## 摘录
中国现代诗正加速步入“智”时代
如何评价中国现代诗本世纪近一、二十年以来的发展变化?如果用一句话来表示便是:一直在波澜不惊中发生着台阶式的裂变!那么,如何解释这一自相矛盾的悖论?一方面,虽说随着微博、微信的出现,令诗歌的传播方式更加方便快捷,但诗歌被当代民众边缘化的现状并未有更多实质性转变,因此,即便诗坛内部发生翻天覆地的变化,在业外看来依旧是波澜不惊的。另一方面,在这种“波澜不惊”中,现代诗却完成了一次华丽大转身——“言志体”在不知不觉间悄然转化为了“言智体”,当然,这并不是说所有的诗歌体裁都由抒情、言志、哲理诗转化为了单一题材的智性诗,而是说,在智性诗日趋占据主导地位的同时,传统的言志、抒情类题材也都因充斥进了现代化的智性之思,从而变得更加丰富蕴藉,与以往应激反应式的不平则鸣,歇斯底里式的呐喊与感慨,有了由外向内的显著变化。这无论从近些年涌现出的诸如欧阳江河、杨炼、西川、翟永明、陈先发、臧棣、孙文波、马永波等学院化写作倾向名家的作品,还是从日常化写作倾向群体中的于坚、韩东、王小妮、荣荣、雷平阳、大解、汤养宗、杨克、朵渔、阿信、吴少东、刘川、格式、张二棍、郑小琼等优秀诗人的文本都可集中反映出来,至于一贯坚持智性化写作的名家队伍更是庞大,如多多、柏桦、余怒、车前子、胡弦、简明、龚学敏、李元胜、阎安、车延高、北野、古马、马休、李不嫁、叶辉、张作梗、路东、樊子、李琦、娜夜、叶丽隽、路也、蓝蓝、陆忆敏、代薇、宇向、李南、林莉、草人儿、李云、崔宝珠、宋晓杰等等诗人的倾向性就更明显,还有一大批常年依托于网络创作的民间诗人也都创作出了诸多优秀的智性化作品,丝毫也不比已成名多年的名家逊色,如杨典、成小二、百定安、顾北、草树、汪抒、熊林清、江安东、阿未、雷文、剑东、郭金牛、谭克修、沙蝎、雪女、西娃、婧苓、灯灯、楚雨、张晶、王妃、瓦楞草、李桐、绿袖子、夜鱼、叶玉凤、青蓝格格、宫白云、青小衣、张洁、楚衣等等,不无夸张地说,中国现代诗的感性时代结束了,智性化时代到来了。

## 数据部分
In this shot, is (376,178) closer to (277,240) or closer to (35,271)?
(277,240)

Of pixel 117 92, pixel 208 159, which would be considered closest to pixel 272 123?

## 待办任务
将上面那篇谈中国现代诗的文章从头到尾逐字照录一遍。

## 回复
中国现代诗正加速步入“智”时代
如何评价中国现代诗本世纪近一、二十年以来的发展变化?如果用一句话来表示便是:一直在波澜不惊中发生着台阶式的裂变!那么,如何解释这一自相矛盾的悖论?一方面,虽说随着微博、微信的出现,令诗歌的传播方式更加方便快捷,但诗歌被当代民众边缘化的现状并未有更多实质性转变,因此,即便诗坛内部发生翻天覆地的变化,在业外看来依旧是波澜不惊的。另一方面,在这种“波澜不惊”中,现代诗却完成了一次华丽大转身——“言志体”在不知不觉间悄然转化为了“言智体”,当然,这并不是说所有的诗歌体裁都由抒情、言志、哲理诗转化为了单一题材的智性诗,而是说,在智性诗日趋占据主导地位的同时,传统的言志、抒情类题材也都因充斥进了现代化的智性之思,从而变得更加丰富蕴藉,与以往应激反应式的不平则鸣,歇斯底里式的呐喊与感慨,有了由外向内的显著变化。这无论从近些年涌现出的诸如欧阳江河、杨炼、西川、翟永明、陈先发、臧棣、孙文波、马永波等学院化写作倾向名家的作品,还是从日常化写作倾向群体中的于坚、韩东、王小妮、荣荣、雷平阳、大解、汤养宗、杨克、朵渔、阿信、吴少东、刘川、格式、张二棍、郑小琼等优秀诗人的文本都可集中反映出来,至于一贯坚持智性化写作的名家队伍更是庞大,如多多、柏桦、余怒、车前子、胡弦、简明、龚学敏、李元胜、阎安、车延高、北野、古马、马休、李不嫁、叶辉、张作梗、路东、樊子、李琦、娜夜、叶丽隽、路也、蓝蓝、陆忆敏、代薇、宇向、李南、林莉、草人儿、李云、崔宝珠、宋晓杰等等诗人的倾向性就更明显,还有一大批常年依托于网络创作的民间诗人也都创作出了诸多优秀的智性化作品,丝毫也不比已成名多年的名家逊色,如杨典、成小二、百定安、顾北、草树、汪抒、熊林清、江安东、阿未、雷文、剑东、郭金牛、谭克修、沙蝎、雪女、西娃、婧苓、灯灯、楚雨、张晶、王妃、瓦楞草、李桐、绿袖子、夜鱼、叶玉凤、青蓝格格、宫白云、青小衣、张洁、楚衣等等,不无夸张地说,中国现代诗的感性时代结束了,智性化时代到来了。